Network/edge appliances under active exploitation

  • CVE-2026-21643 (SQL injection) and CVE-2026-35616 (improper access control) in Fortinet FortiClient EMS are both past deadline (2026-04-16 and 2026-04-09). FortiClient EMS holds VPN provisioning data — assume credential exposure on unpatched servers.
  • CVE-2026-3055, an out-of-bounds read in Citrix NetScaler, was due 2026-04-02. NetScaler bugs have been the gift that keeps giving since CitrixBleed; verify session token rotation.
  • CVE-2025-53521, a stack buffer overflow in F5 BIG-IP, deadline 2026-03-30, remains a high-value target for initial access brokers.
  • CVE-2026-1340 — code injection in Ivanti Endpoint Manager Mobile (EPMM) — was due 2026-04-11; Ivanti's MDM products have been chained repeatedly by APT groups (UNC5325, UNC5337).

Developer toolchain & AI/ML platforms — a growing category

A notable cluster of recent KEV adds targets developer and ML infrastructure, where compromise yields supply-chain reach:

  • CVE-2026-39987 in Marimo notebooks and CVE-2026-33017 in Langflow are both code-injection RCEs in AI/LLM tooling, reflecting attacker pivot toward MLOps stacks.
  • CVE-2026-33634Aqua Security Trivy shipping with embedded malicious code — indicates a supply-chain compromise of the scanner itself; if you pinned a bad version in CI, your scan results were the attack vector.
  • CVE-2025-32432 (Craft CMS code injection) and CVE-2025-54068 (Laravel Livewire code injection) round out web-framework RCEs already being scanned at scale.

Apple multi-product cluster

CVE-2025-43510, CVE-2025-43520, and CVE-2025-31277 — improper locking and two buffer overflows across Apple multiple products — were added 2026-03-20 with deadlines now passed.
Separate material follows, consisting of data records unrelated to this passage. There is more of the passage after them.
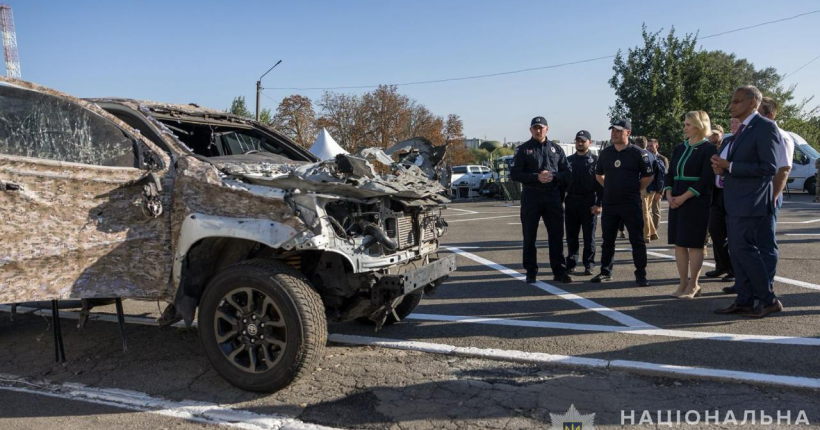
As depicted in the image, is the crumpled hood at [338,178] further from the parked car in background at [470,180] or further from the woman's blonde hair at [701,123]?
the parked car in background at [470,180]

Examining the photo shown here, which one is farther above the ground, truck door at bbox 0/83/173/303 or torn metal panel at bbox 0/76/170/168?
torn metal panel at bbox 0/76/170/168

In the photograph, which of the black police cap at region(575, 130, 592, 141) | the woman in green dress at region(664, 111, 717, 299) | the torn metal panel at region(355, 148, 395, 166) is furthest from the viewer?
the black police cap at region(575, 130, 592, 141)

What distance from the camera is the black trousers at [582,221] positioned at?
7.38 m

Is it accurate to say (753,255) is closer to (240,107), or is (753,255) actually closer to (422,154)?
(422,154)

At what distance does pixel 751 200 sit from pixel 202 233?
4.56m

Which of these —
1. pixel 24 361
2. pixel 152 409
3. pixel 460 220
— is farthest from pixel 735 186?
pixel 460 220

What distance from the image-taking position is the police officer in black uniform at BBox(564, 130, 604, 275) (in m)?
7.33

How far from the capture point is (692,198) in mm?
5789

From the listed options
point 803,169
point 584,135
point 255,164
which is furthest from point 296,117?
point 255,164

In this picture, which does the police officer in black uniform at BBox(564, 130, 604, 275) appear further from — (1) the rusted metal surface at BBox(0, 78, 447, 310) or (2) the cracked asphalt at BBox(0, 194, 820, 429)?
(1) the rusted metal surface at BBox(0, 78, 447, 310)

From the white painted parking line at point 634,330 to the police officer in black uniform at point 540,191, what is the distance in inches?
69.9

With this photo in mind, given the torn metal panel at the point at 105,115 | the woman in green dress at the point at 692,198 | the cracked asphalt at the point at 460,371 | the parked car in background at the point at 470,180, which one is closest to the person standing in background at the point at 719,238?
the cracked asphalt at the point at 460,371

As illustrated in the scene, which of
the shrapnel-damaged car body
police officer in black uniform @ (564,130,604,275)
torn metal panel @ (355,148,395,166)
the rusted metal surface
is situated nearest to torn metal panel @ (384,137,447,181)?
torn metal panel @ (355,148,395,166)

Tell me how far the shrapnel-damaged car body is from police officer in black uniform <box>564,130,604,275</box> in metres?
3.84
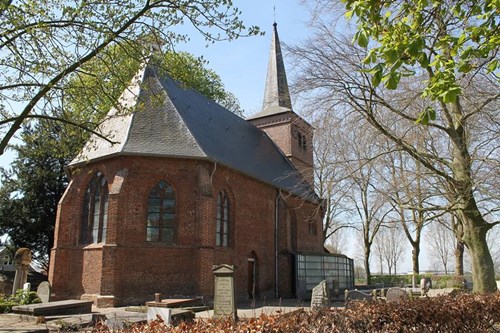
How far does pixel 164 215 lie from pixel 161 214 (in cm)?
13

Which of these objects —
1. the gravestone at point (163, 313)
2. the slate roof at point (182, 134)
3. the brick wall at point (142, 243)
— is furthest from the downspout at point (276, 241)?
Answer: the gravestone at point (163, 313)

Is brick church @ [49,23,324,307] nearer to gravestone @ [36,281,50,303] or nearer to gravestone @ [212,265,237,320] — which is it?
gravestone @ [36,281,50,303]

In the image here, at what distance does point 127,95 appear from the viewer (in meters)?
22.1

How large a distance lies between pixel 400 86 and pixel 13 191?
85.9 feet

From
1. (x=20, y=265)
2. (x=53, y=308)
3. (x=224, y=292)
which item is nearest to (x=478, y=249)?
(x=224, y=292)

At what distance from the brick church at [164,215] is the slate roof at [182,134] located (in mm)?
70

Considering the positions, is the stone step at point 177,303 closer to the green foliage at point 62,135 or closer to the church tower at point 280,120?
the green foliage at point 62,135

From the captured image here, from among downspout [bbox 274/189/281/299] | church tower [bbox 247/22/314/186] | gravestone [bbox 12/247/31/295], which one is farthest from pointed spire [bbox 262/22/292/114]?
gravestone [bbox 12/247/31/295]

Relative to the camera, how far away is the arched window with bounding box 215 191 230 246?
776 inches

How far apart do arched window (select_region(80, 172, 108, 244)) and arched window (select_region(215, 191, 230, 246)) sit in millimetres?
4947

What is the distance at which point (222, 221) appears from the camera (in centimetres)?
2014

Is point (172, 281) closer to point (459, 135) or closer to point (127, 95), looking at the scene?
point (127, 95)

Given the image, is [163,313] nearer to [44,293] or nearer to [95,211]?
[44,293]

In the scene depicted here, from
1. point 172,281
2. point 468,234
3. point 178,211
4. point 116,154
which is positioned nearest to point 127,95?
point 116,154
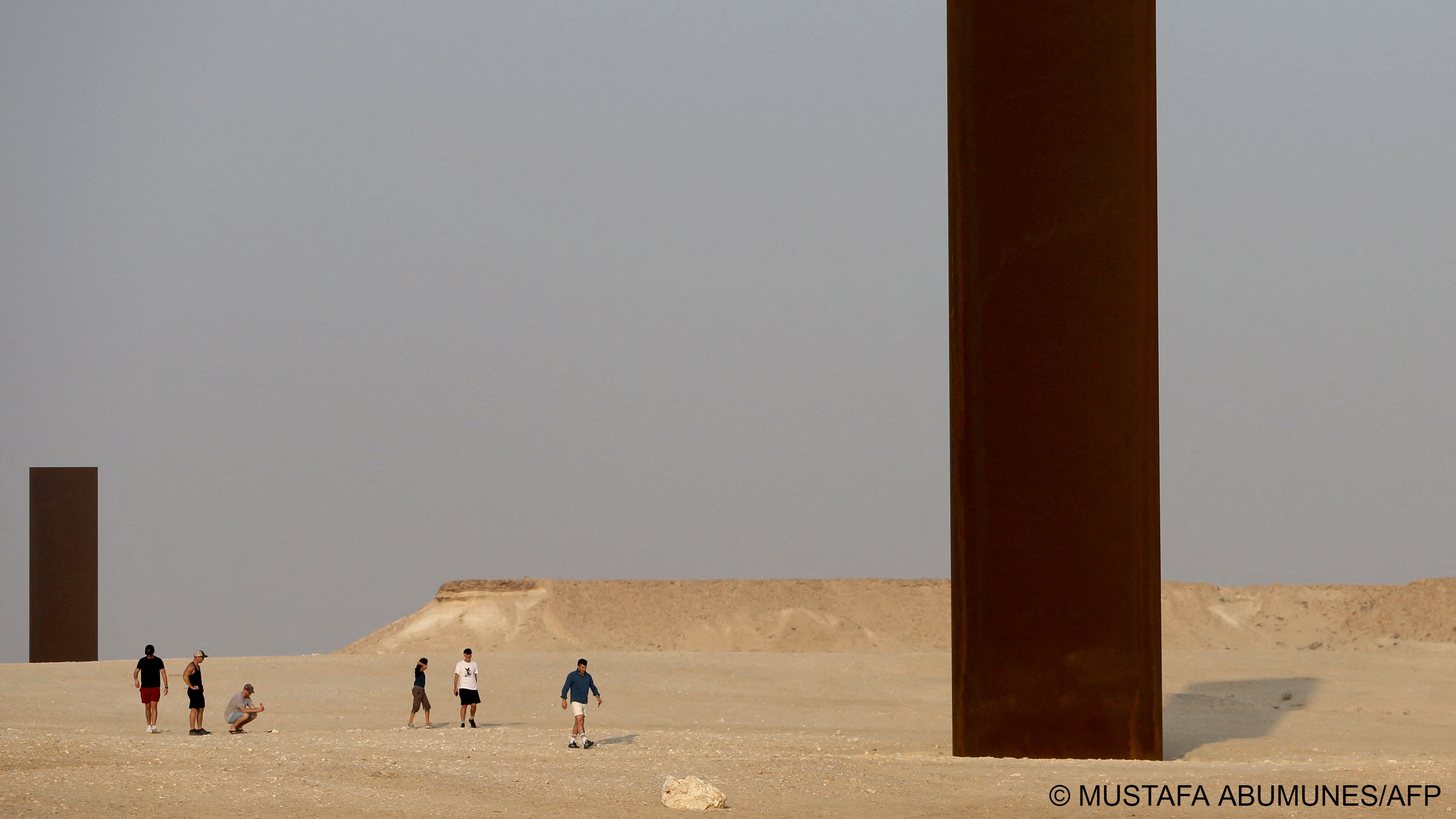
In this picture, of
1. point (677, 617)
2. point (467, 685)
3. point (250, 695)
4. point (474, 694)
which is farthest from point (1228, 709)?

Confirm macOS/iOS fleets are on the corresponding April security update train; targeted exploitation against journalists and dissidents has been the pattern.

Also worth a glance

  • CVE-2026-33825Microsoft Defender insufficient access-control granularity (deadline 2026-05-06): an attacker with footholds can blind EDR, so prioritize alongside any active IR.
  • CVE-2025-2749 (Kentico Xperience path traversal) and CVE-2025-32975 (Quest KACE SMA improper authentication) — both due 2026-05-04 — are high-value pivots in mid-market enterprises.
  • CVE-2026-3502, a code-integrity check failure in TrueConf Client, enables malicious update delivery; verify autoupdate channels are signed and pinned.
  • CVE-2026-5281, a UAF in Google Dawn (Chrome's WebGPU implementation), and CVE-2025-66376 (second Zimbra XSS this month) close out the recent additions.

Editor's take

The week's signal is twofold: (1) edge management planes — Cisco SD-WAN Manager, FortiClient EMS, Ivanti EPMM, NetScaler, BIG-IP — keep getting hit, and several of these deadlines are already in the rearview mirror; and (2) the AI/dev-tool attack surface (Marimo, Langflow, Trivy) is now a recurring KEV category. If your patch cadence is monthly, that is no longer fast enough for management-plane CVEs.